During the civil-rights era, many conservatives — like Buckley, the intellectual giant of his time — openly defended the principle of white supremacy. But as the civil-rights cause gained momentum, it became easier to simply object to the federal leviathan or to busybody northern activists and reporters. Variants of this thinking were possible even decades before the civil-rights movement. Ed Kilgore — citing Stephen Budiansky’s The Bloody Shirt, a history of the post–Civil War South I haven’t yet read — explains, “The subtext of Budiansky’s book is the extent to which white southerners convinced themselves and white people outside the South that they were the victims of Reconstruction, not the active and passive perpetrators of a strategy of organized terror designed to make the Thirteenth, Fourteenth, and Fifteenth Amendments to the Constitution a dead letter.” As ridiculous as it may sound today to view the South of more than a century ago as a place where the cause of black equality had advanced too far, it really was true that Reconstruction was a large, intrusive program imposed from Washington.
Because conservative racial thinking has fared so badly, conservatives have had to periodically revise their canon, abandoning failed positions for more defensible ones. Conservatives have either abandoned or revised away their historical opposition to civil rights. But two decades after the end of Jim Crow, the struggle over South Africa gave them a second chance to get segregation right. Overwhelmingly, they failed it. But time and again, their response to historical error is to suture themselves off from history. Rick Santorum paid tribute to Mandela by presenting him as an ideological comrade in arms: “He was fighting against some great injustice, and I would make the argument that we have a great injustice going on right now in this country with an ever-increasing size of government that is taking over and controlling people’s lives — and Obamacare is front and center in that.”

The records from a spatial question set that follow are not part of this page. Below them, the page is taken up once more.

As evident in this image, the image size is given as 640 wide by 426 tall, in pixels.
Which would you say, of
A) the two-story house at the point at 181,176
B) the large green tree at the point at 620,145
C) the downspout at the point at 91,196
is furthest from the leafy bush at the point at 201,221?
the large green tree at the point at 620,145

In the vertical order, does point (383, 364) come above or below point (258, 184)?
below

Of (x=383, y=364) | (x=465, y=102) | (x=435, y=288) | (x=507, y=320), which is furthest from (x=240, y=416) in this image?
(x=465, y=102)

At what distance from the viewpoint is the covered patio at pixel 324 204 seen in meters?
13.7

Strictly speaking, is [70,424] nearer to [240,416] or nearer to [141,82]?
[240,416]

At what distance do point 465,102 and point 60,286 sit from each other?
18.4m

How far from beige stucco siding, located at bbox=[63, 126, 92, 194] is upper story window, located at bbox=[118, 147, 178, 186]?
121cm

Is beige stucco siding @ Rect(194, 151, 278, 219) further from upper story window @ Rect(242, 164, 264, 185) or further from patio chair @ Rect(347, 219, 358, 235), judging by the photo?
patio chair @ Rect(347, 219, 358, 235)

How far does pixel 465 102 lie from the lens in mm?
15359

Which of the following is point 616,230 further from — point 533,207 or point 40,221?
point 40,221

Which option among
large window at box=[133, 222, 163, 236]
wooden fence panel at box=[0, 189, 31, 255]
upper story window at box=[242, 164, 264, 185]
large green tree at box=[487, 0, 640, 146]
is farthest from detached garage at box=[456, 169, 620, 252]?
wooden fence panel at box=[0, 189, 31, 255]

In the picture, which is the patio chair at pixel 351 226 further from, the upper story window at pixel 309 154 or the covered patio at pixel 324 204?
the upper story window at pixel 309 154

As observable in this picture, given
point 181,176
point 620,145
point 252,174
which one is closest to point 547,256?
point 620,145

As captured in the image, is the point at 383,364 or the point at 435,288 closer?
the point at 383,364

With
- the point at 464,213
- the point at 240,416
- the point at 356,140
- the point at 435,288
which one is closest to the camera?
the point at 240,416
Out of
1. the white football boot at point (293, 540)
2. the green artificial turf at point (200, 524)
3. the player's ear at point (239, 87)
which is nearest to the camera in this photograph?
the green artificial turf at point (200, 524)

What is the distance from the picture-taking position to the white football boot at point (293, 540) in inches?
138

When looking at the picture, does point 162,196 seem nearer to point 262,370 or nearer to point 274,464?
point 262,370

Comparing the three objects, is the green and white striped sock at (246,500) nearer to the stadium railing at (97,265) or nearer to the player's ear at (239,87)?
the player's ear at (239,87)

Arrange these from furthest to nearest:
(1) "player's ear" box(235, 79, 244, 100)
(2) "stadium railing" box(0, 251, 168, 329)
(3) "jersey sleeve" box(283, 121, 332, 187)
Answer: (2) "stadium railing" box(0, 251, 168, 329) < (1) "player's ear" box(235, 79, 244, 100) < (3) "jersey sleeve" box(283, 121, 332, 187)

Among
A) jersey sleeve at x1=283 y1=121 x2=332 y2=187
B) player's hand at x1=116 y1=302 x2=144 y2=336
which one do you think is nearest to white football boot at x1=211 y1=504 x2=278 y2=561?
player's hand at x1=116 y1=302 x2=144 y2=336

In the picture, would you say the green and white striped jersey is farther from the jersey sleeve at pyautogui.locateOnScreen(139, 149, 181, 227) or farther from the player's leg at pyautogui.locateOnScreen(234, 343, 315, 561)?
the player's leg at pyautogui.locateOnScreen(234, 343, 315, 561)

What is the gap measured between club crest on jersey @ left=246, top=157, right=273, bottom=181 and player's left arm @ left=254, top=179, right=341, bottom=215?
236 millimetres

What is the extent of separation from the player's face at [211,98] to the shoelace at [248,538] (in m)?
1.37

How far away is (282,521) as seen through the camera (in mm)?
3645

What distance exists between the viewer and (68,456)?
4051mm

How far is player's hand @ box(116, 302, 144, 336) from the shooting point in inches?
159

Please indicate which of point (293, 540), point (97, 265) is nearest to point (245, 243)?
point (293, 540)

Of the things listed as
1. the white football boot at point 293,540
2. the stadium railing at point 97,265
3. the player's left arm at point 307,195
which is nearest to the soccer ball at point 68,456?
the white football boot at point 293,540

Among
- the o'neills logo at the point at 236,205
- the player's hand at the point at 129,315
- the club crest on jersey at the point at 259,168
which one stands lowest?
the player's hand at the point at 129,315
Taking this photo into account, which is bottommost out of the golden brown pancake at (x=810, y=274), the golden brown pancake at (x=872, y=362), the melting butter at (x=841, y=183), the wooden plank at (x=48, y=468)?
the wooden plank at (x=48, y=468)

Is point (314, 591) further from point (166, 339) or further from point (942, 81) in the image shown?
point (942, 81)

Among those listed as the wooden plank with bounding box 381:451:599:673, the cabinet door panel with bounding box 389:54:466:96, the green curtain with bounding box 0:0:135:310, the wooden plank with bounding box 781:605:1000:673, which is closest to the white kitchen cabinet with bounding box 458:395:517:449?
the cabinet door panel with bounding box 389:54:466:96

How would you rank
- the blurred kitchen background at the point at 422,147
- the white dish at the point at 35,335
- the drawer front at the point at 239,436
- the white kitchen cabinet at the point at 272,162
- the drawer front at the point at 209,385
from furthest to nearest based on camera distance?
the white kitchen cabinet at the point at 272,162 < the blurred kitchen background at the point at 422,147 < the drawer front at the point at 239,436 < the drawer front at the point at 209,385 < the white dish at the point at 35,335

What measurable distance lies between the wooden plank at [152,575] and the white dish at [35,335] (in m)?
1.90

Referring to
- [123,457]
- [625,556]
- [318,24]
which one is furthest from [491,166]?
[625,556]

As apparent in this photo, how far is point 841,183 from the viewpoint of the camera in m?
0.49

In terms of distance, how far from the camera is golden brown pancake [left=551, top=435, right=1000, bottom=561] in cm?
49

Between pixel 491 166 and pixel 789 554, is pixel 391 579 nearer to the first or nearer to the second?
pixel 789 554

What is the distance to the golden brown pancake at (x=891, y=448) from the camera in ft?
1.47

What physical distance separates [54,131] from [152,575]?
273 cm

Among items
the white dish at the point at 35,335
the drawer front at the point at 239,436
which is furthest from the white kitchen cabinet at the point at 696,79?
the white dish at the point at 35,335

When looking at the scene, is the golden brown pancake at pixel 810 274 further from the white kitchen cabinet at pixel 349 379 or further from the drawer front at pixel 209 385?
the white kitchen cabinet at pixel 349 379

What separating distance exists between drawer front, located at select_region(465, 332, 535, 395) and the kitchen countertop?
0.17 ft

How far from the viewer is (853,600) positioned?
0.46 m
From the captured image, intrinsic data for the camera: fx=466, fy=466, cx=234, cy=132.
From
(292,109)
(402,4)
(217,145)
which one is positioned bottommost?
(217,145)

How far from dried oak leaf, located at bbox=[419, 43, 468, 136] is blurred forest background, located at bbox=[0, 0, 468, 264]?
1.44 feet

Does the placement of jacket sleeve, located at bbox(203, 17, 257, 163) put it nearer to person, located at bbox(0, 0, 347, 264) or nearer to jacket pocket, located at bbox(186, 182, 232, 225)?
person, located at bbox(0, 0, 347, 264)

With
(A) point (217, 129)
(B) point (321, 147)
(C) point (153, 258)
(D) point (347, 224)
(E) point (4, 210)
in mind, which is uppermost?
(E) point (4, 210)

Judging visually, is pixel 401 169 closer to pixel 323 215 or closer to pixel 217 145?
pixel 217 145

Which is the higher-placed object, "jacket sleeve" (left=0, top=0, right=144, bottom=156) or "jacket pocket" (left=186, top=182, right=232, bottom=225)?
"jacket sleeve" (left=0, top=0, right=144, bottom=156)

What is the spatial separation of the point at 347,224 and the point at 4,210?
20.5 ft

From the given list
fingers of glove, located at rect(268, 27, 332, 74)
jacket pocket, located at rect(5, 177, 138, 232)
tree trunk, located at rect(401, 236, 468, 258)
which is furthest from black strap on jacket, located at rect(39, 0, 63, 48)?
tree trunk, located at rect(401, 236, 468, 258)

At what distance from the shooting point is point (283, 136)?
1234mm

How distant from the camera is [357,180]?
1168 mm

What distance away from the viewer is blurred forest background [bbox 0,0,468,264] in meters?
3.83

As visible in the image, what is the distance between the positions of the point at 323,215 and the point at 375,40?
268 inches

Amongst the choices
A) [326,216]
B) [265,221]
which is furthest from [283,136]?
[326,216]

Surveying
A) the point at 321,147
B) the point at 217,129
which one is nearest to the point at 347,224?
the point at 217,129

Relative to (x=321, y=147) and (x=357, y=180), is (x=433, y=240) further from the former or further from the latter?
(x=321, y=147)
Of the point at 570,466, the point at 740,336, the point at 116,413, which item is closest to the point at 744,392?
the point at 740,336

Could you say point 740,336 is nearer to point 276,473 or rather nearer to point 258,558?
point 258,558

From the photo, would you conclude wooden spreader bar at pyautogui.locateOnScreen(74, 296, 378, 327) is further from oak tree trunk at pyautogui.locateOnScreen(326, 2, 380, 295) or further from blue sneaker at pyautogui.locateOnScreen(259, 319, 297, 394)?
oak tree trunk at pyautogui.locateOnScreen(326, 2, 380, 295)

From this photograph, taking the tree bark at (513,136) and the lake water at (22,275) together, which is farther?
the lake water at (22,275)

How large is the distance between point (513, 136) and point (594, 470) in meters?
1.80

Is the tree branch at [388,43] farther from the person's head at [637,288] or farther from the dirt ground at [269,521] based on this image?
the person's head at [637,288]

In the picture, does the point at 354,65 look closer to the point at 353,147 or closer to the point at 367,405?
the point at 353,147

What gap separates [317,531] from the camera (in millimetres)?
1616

At any given time, legitimate arguments can be arrayed behind the conservative position. Historical analysis doesn’t tell you everything you need to know about the merits of those arguments. In 1985, the Reagan administration argued that sanctions would lead to the immiseration of black South Africans and utterly fail to bring down Apartheid. George Will confidently echoed those arguments in a column dismissing divestment as “a moral Hula Hoop, fun for a while.” If true, that argument would have been persuasive. It wasn’t, though it doesn’t obviate all conservative arguments about race.
I have previously urged liberals not to assume bigoted motives lurking behind every conservative argument that could plausibly spring from racial animus. A number of conservatives cited that as a rebuke to my most recent column, which cites Quin Hillyer’s ugly rant against President Obama — “haughty,” “chin out,” “unembarrassed,” “not a shred of humility” — as an example of cultural obtuseness on the right. But of course I explicitly did not impute bigoted motives to Hillyer. I merely held it up as a sign of lacking awareness of the cultural resonance of that meme.
I certainly was not arguing, as many conservatives suggested, that racism explains the right’s opposition to Obama. Conservatives would oppose any Democratic president. Historical awareness ought to inform the mode of that opposition. If the president was Chuck Schumer, conservatives would hate him as much as Obama. But if conservatives denounced President Schumer as a money grubber, it would suggest, at the very least, that they don’t understand the historical character of anti-Semitism. And a failure to grasp the historical character of racism is not merely a recurring problem for conservative racial thought, it is its defining quality.